▶ PROBLEM
The response must contain every record, repeated exactly.

▶ RECORDED INFORMATION
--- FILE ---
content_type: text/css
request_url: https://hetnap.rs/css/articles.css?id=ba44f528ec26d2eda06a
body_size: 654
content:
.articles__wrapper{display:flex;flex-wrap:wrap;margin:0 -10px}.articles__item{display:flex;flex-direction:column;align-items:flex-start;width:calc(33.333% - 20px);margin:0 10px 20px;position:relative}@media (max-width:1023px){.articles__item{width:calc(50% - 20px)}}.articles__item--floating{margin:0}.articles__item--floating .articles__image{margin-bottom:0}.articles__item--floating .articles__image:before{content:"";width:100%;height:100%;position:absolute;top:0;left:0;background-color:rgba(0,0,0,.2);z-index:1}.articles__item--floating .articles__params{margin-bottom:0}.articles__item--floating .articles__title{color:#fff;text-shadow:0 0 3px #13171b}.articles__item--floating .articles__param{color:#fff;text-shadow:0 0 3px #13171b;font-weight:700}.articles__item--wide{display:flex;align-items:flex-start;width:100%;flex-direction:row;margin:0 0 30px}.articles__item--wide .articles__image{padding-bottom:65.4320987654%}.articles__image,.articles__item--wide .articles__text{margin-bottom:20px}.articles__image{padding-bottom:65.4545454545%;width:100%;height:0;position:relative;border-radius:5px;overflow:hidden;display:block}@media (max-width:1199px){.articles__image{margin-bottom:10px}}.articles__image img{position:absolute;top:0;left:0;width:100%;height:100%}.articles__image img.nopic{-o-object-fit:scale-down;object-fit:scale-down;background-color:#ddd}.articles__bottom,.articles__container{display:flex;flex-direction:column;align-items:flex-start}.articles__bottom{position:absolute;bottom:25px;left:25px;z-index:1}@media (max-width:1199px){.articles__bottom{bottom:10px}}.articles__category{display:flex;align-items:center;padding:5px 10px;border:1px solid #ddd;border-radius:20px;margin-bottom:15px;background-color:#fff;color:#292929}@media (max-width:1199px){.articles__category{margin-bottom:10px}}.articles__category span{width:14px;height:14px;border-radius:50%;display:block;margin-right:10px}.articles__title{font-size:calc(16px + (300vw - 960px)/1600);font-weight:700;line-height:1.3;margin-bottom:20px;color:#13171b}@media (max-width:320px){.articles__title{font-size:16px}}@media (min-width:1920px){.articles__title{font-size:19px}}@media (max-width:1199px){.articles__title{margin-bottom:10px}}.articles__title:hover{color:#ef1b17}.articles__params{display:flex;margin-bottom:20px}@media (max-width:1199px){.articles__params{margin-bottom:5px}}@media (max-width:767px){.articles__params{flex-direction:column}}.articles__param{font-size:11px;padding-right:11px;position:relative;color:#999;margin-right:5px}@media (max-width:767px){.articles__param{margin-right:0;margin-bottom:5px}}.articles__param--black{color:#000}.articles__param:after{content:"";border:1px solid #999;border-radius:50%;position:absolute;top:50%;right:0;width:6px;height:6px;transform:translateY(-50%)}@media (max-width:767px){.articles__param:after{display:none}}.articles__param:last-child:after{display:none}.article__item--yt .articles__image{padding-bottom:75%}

▶ EXERCISE OUTPUT
--- FILE ---
content_type: text/css
request_url: https://hetnap.rs/css/articles.css?id=ba44f528ec26d2eda06a
body_size: 654
content:
.articles__wrapper{display:flex;flex-wrap:wrap;margin:0 -10px}.articles__item{display:flex;flex-direction:column;align-items:flex-start;width:calc(33.333% - 20px);margin:0 10px 20px;position:relative}@media (max-width:1023px){.articles__item{width:calc(50% - 20px)}}.articles__item--floating{margin:0}.articles__item--floating .articles__image{margin-bottom:0}.articles__item--floating .articles__image:before{content:"";width:100%;height:100%;position:absolute;top:0;left:0;background-color:rgba(0,0,0,.2);z-index:1}.articles__item--floating .articles__params{margin-bottom:0}.articles__item--floating .articles__title{color:#fff;text-shadow:0 0 3px #13171b}.articles__item--floating .articles__param{color:#fff;text-shadow:0 0 3px #13171b;font-weight:700}.articles__item--wide{display:flex;align-items:flex-start;width:100%;flex-direction:row;margin:0 0 30px}.articles__item--wide .articles__image{padding-bottom:65.4320987654%}.articles__image,.articles__item--wide .articles__text{margin-bottom:20px}.articles__image{padding-bottom:65.4545454545%;width:100%;height:0;position:relative;border-radius:5px;overflow:hidden;display:block}@media (max-width:1199px){.articles__image{margin-bottom:10px}}.articles__image img{position:absolute;top:0;left:0;width:100%;height:100%}.articles__image img.nopic{-o-object-fit:scale-down;object-fit:scale-down;background-color:#ddd}.articles__bottom,.articles__container{display:flex;flex-direction:column;align-items:flex-start}.articles__bottom{position:absolute;bottom:25px;left:25px;z-index:1}@media (max-width:1199px){.articles__bottom{bottom:10px}}.articles__category{display:flex;align-items:center;padding:5px 10px;border:1px solid #ddd;border-radius:20px;margin-bottom:15px;background-color:#fff;color:#292929}@media (max-width:1199px){.articles__category{margin-bottom:10px}}.articles__category span{width:14px;height:14px;border-radius:50%;display:block;margin-right:10px}.articles__title{font-size:calc(16px + (300vw - 960px)/1600);font-weight:700;line-height:1.3;margin-bottom:20px;color:#13171b}@media (max-width:320px){.articles__title{font-size:16px}}@media (min-width:1920px){.articles__title{font-size:19px}}@media (max-width:1199px){.articles__title{margin-bottom:10px}}.articles__title:hover{color:#ef1b17}.articles__params{display:flex;margin-bottom:20px}@media (max-width:1199px){.articles__params{margin-bottom:5px}}@media (max-width:767px){.articles__params{flex-direction:column}}.articles__param{font-size:11px;padding-right:11px;position:relative;color:#999;margin-right:5px}@media (max-width:767px){.articles__param{margin-right:0;margin-bottom:5px}}.articles__param--black{color:#000}.articles__param:after{content:"";border:1px solid #999;border-radius:50%;position:absolute;top:50%;right:0;width:6px;height:6px;transform:translateY(-50%)}@media (max-width:767px){.articles__param:after{display:none}}.articles__param:last-child:after{display:none}.article__item--yt .articles__image{padding-bottom:75%}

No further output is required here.